→ Cosa fare:
Parti dall'inizio delle voci e fermati dopo la riga che contiene "Pants (Multi Color)", inclusa; trascrivi queste righe come lista JSON di stringhe, una per riga, senza righe vuote e senza le immagini.

→ Voci del dataset:
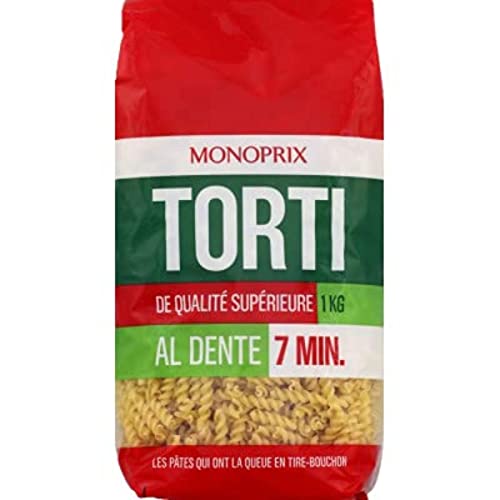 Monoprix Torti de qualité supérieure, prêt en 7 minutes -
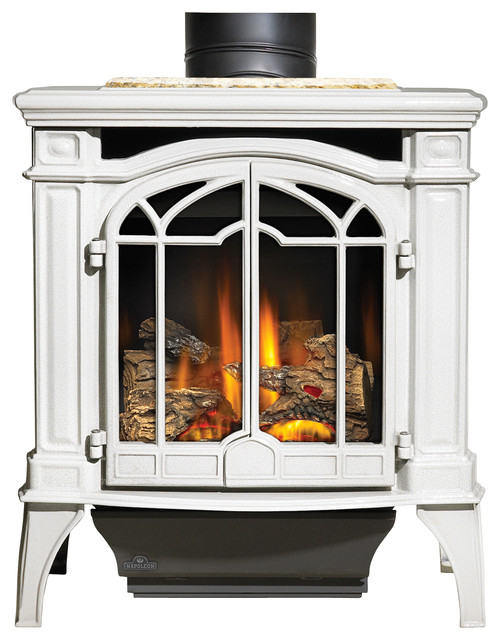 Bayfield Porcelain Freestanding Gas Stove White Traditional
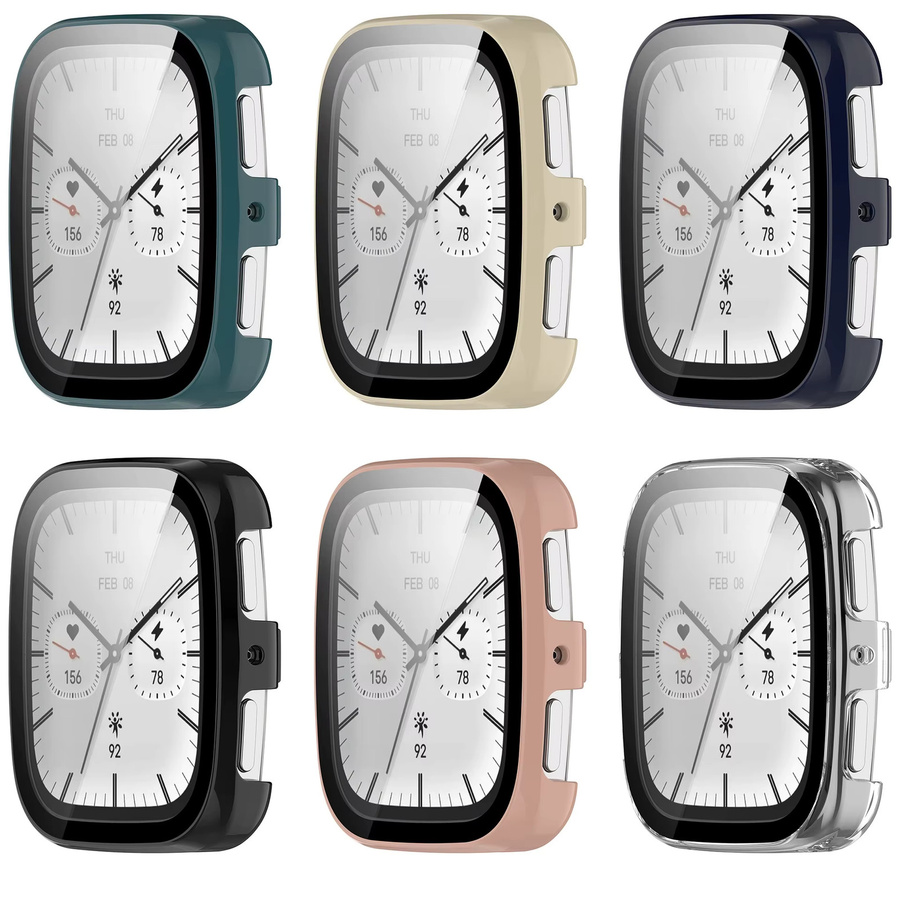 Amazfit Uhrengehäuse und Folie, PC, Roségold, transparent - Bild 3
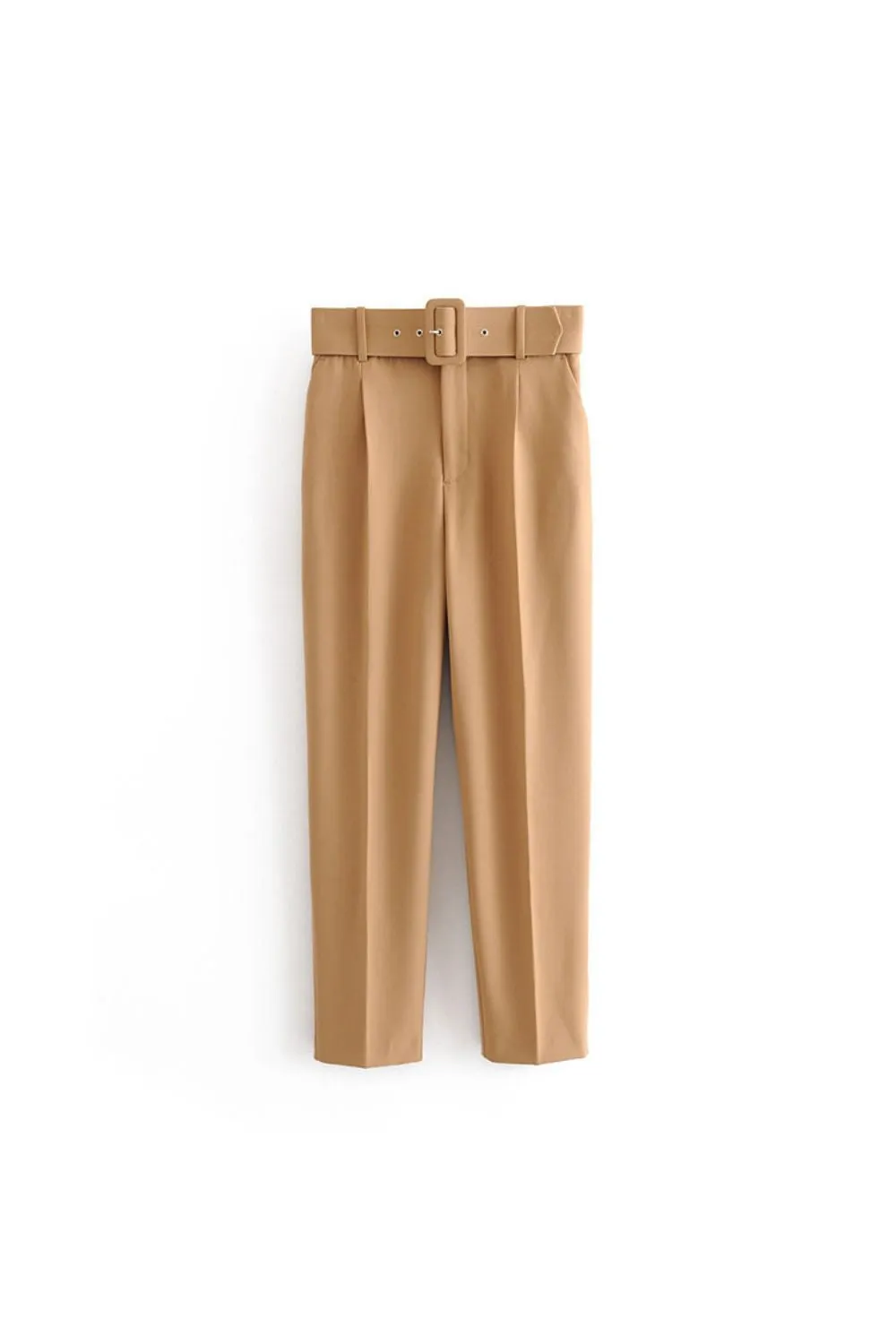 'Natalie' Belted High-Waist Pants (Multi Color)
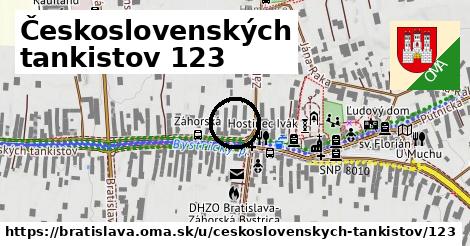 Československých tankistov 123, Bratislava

→ Esercizio svolto:
[
  " Monoprix Torti de qualité supérieure, prêt en 7 minutes -",
  " Bayfield Porcelain Freestanding Gas Stove White Traditional",
  " Amazfit Uhrengehäuse und Folie, PC, Roségold, transparent - Bild 3",
  " 'Natalie' Belted High-Waist Pants (Multi Color)"
]